Most amputees feel sensations where their missing limb used to be, hence the name "phantom limb." In a previous study**, researchers had shown that more than 75 per cent of amputees can voluntarily move their phantom limb. The execution of these "phantom" movements, such as for instance finger pinching, the hand making a fist, or the wrist rotating or flexing, are always associated with specific muscle contractions in the stump. 
In people with an upper arm amputation, these contractions concern muscle groups that are not connected with the joints used before the amputation, as if muscle reinnervation had spontaneously occurred, without surgery.

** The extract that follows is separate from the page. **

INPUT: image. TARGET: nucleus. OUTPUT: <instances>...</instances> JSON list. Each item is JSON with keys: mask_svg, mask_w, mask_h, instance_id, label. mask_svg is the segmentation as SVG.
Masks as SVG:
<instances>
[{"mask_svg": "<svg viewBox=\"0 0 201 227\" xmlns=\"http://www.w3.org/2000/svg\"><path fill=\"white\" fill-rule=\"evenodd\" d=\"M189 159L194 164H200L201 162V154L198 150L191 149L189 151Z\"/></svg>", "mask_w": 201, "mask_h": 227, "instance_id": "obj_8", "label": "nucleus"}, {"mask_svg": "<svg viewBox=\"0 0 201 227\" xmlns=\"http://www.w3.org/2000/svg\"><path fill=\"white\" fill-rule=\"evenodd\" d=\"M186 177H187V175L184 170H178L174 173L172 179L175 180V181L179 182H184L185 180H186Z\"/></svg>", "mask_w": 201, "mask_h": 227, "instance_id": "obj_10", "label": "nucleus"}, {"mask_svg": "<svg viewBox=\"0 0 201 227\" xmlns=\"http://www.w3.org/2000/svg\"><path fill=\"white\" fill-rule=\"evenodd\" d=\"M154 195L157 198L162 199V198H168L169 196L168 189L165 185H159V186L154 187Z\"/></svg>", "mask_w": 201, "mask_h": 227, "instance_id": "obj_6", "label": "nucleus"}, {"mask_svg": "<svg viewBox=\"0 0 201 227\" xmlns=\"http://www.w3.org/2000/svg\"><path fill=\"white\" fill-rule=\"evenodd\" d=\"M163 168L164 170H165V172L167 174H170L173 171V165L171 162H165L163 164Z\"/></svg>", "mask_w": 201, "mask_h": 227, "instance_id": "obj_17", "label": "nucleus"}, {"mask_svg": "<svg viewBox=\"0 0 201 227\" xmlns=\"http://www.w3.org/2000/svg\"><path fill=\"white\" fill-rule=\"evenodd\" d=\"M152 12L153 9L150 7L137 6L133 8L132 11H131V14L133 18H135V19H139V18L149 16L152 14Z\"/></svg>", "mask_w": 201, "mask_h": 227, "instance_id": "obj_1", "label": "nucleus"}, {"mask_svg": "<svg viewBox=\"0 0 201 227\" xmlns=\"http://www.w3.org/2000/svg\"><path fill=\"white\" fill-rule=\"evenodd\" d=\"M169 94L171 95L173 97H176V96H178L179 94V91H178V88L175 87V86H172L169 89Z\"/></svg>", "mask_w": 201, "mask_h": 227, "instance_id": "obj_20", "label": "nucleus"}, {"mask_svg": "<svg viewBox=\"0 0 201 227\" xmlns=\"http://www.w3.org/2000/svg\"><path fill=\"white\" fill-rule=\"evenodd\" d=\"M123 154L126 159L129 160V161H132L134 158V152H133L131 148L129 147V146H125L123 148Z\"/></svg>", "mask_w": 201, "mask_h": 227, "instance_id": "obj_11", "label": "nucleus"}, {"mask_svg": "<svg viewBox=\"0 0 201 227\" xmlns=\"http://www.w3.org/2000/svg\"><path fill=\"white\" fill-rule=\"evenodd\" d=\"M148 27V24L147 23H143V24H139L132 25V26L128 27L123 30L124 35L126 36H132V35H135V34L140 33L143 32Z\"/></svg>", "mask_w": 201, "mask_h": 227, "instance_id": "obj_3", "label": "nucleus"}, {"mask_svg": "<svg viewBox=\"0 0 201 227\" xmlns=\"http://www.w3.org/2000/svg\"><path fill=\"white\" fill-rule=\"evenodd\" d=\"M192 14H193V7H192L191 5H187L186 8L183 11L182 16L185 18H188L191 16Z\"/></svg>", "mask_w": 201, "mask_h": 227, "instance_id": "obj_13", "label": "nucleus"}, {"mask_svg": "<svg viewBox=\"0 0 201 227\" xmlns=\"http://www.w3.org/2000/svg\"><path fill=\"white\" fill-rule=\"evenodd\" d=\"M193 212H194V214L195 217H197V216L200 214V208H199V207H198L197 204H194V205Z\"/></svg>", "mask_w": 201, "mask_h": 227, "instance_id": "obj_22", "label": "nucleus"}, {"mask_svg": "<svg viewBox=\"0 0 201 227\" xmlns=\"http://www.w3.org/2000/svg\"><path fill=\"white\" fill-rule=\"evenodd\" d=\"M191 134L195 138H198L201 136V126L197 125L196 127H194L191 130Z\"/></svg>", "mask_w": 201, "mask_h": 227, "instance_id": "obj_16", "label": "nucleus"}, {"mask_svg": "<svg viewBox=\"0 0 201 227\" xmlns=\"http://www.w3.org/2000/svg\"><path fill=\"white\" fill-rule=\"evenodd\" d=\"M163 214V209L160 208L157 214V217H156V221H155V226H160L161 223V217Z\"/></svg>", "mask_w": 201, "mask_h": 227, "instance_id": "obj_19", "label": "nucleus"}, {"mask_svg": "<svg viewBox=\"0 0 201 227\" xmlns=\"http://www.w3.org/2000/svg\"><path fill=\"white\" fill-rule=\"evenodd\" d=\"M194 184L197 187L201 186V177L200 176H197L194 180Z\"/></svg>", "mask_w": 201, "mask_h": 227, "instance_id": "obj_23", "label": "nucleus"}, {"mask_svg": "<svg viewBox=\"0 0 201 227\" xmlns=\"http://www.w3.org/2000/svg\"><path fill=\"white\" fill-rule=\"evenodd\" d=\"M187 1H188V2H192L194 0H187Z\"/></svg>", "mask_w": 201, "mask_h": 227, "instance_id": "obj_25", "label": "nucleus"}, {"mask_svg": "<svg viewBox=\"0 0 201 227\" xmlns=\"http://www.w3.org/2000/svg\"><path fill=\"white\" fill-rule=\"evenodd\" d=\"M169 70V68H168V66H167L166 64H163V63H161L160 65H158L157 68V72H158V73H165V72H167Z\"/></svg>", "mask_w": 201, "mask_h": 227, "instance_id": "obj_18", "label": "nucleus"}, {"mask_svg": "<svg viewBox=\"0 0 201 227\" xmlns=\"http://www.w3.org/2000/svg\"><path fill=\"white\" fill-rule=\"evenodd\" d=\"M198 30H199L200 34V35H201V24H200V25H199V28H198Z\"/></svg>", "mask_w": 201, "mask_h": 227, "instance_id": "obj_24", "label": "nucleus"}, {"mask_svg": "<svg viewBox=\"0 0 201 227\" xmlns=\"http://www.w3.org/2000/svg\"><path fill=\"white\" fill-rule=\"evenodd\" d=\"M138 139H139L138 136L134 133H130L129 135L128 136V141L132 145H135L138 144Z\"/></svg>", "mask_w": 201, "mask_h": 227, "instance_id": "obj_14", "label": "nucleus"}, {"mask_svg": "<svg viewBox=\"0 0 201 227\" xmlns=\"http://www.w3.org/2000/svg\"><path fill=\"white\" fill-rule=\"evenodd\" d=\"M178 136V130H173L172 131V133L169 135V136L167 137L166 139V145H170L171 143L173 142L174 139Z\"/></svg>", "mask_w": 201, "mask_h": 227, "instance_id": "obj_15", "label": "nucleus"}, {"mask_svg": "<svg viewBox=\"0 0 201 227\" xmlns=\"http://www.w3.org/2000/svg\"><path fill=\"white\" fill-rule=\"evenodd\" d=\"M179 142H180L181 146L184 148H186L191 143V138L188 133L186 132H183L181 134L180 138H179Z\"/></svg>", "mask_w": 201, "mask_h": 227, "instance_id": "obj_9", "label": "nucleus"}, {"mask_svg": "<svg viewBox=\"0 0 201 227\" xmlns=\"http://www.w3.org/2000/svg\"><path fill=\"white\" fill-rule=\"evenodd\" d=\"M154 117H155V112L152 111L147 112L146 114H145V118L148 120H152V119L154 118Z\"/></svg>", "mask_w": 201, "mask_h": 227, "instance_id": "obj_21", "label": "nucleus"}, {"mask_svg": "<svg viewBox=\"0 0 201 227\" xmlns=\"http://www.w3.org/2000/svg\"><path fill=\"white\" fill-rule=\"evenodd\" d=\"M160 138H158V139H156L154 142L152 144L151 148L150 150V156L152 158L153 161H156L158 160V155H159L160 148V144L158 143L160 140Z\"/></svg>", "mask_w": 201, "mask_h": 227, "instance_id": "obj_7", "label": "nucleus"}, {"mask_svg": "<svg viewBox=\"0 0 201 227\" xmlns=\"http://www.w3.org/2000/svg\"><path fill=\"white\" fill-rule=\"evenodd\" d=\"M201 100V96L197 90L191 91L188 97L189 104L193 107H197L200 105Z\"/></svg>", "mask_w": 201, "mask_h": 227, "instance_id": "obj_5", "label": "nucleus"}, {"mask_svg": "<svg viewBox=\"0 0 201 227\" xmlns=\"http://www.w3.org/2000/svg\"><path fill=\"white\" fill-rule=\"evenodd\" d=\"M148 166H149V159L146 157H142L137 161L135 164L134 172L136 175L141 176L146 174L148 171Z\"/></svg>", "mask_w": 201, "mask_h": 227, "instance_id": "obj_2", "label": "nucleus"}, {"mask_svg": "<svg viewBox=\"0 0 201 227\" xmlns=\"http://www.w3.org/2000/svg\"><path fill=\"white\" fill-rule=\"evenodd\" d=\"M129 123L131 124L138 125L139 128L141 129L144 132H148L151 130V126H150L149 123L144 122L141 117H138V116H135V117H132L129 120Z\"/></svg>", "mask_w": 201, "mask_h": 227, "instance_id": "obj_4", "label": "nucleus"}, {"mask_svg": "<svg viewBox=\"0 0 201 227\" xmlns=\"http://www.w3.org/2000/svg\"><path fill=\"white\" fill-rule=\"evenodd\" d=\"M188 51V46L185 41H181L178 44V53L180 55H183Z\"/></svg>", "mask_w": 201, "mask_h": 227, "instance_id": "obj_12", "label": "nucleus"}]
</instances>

The team of researchers has developed a natural approach of prosthesis control that exploits this phenomenon. For the prototype, the researchers created algorithms capable of recognising muscle activity generated by mobilisation of the phantom limb and reproduction of the detected movement by the prosthesis: intuitive control, without training or surgery.
In the tests, two trans-humeral amputees used this type of control to act with a prosthesis not worn but placed near their arm stump. The results were very encouraging. They showed that the participants could control the prosthesis and achieve the task after only a few minutes of familiarisation with the system, despite long action periods. This research is very promising, since arm amputees often have difficulty in controlling their prostheses effectively, to a point that many give it up.
The researchers are continuing their work by moving on to tests on prostheses being worn, while also contributing to increasing knowledge about the phenomenon of the phantom limb, whose mechanisms are not yet properly understood. These scientists have also shown the need to reconsider the phenomenon of phantom limbs, generally taboo, often attributed to mourning the lost limb, and mainly considered from the angle of pain.